Ocurre que un ministro o ministra es una autoridad política, una autoridad de exclusiva confianza del Presidente de la República, que, como se acaba de ver a propósito del caso Grau, puede ser acusada constitucionalmente por infringir la Constitución y la ley. En el Congreso se acaba de plantear la necesidad de que cada Cámara ejerza con especial cuidado una medida como esa que es de última ratio. En otras palabras, el legislativo puede reprochar la infracción de ley luego de una deliberación cuidadosa, discerniendo con cuidado los argumentos de lado y lado, y sin perder nunca de vista que se trata de un reproche —el de violar la ley, abandonar lo que ella prescribe— que debe emitirse cuando el caso es flagrante. Pero he aquí que un funcionario no electo —la contralora— formula con feble fundamentación un reproche mayúsculo a la exministra, un reproche para el que las reglas constitucionales confieren esa facultad a la Cámara de Diputados y al Senado. Para advertir el tamaño del problema, pregúntese qué ocurrirá si se presenta una acusación constitucional contra la exministra arguyendo infracción de la ley y la Constitución, algo que la contralora acaba de dar por establecido. ¿Deberá entonces el Legislativo refrendar lo que dijo la contralora de manera que un órgano fiscalizador electo debe subordinarse a un funcionario no electo? O al revés, podrían las cámaras desmentir a la contralora y, en ese caso, ¿a qué decisión habría que atenerse frente a la pregunta de si la exministra infringió o no la ley? ¿Sería acaso un tema de grados?, ¿los casos débiles a la contralora, los casos graves y flagrantes a la Cámara? Pero, ¿qué institucionalidad sería esa que distribuiría las competencias de esa manera?
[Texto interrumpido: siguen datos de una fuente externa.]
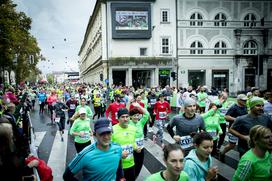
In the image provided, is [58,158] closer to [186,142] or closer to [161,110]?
[161,110]

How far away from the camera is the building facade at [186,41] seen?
34500 millimetres

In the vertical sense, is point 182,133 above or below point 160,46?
below

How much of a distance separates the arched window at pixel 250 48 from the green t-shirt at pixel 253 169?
3644 centimetres

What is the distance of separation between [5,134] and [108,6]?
33570 millimetres

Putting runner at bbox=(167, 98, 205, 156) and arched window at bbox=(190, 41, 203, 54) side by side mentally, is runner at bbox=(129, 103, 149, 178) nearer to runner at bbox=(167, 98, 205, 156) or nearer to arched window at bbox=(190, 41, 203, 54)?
runner at bbox=(167, 98, 205, 156)

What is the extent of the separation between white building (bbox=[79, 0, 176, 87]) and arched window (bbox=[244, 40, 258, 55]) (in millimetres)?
10427

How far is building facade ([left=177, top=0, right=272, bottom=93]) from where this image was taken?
3550 centimetres

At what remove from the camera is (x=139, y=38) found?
1367 inches

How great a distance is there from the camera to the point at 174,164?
2727 millimetres

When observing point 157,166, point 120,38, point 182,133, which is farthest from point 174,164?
point 120,38

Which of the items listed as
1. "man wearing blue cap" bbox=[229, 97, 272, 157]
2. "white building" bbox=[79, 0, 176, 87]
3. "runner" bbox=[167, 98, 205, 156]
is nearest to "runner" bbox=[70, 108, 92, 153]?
"runner" bbox=[167, 98, 205, 156]

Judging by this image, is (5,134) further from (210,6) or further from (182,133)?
(210,6)

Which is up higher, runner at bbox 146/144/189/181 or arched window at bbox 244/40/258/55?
arched window at bbox 244/40/258/55

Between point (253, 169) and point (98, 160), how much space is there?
1.95 m
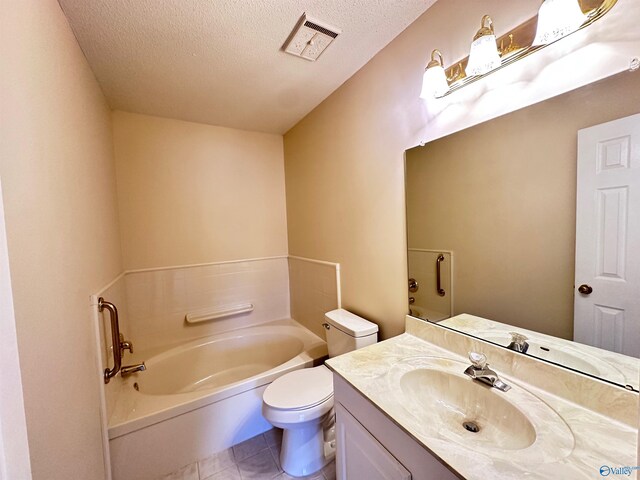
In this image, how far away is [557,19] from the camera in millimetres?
743

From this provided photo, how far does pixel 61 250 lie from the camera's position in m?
0.92

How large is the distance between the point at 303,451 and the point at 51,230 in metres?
1.60

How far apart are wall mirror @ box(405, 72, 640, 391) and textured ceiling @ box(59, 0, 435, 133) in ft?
2.34

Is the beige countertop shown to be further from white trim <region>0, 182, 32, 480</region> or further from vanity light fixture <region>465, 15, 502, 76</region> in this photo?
vanity light fixture <region>465, 15, 502, 76</region>

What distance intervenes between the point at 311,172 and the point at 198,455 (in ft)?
7.00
Este asunto no es puramente jurídico, sino que atañe a un tema de otra índole que no conviene pasar por alto.
Desde un tiempo a esta parte, se ha ido erigiendo a la contralora en una suerte de custodia del bien público. Incluso la apelación a ella se ha transformado en una suerte de protesta, al extremo que incluso se escriben cartas al diario solicitando el auxilio de Dorothy, como esos corresponsales (y también algunos comentaristas radiales) que se atreven a llamarla coloquialmente en un elogio que es también una ironía. Pero es obvio que esa actitud que se ha ido generalizando es un error. Es cosa de recordar la sátira de Juvenal, “¿quién cuida a los cuidadores?”, para caer en la cuenta de que también la Contraloría (el senador Squella lo dijo entre líneas al comentar el dictamen) debe sujetarse a las normas y a los equilibrios institucionales que la obligan a respetar las competencias de los otros órganos y ser deferente, en casos limítrofes o ambiguos, con la autoridad política, en vez de, como desgraciadamente ha ocurrido en este caso, hacer reproches fundándose en problemas potenciales. Una fundamentación como esa, o mejor todavía, una decisión como esa, con ese tipo de argumentos, no es públicamente admisible.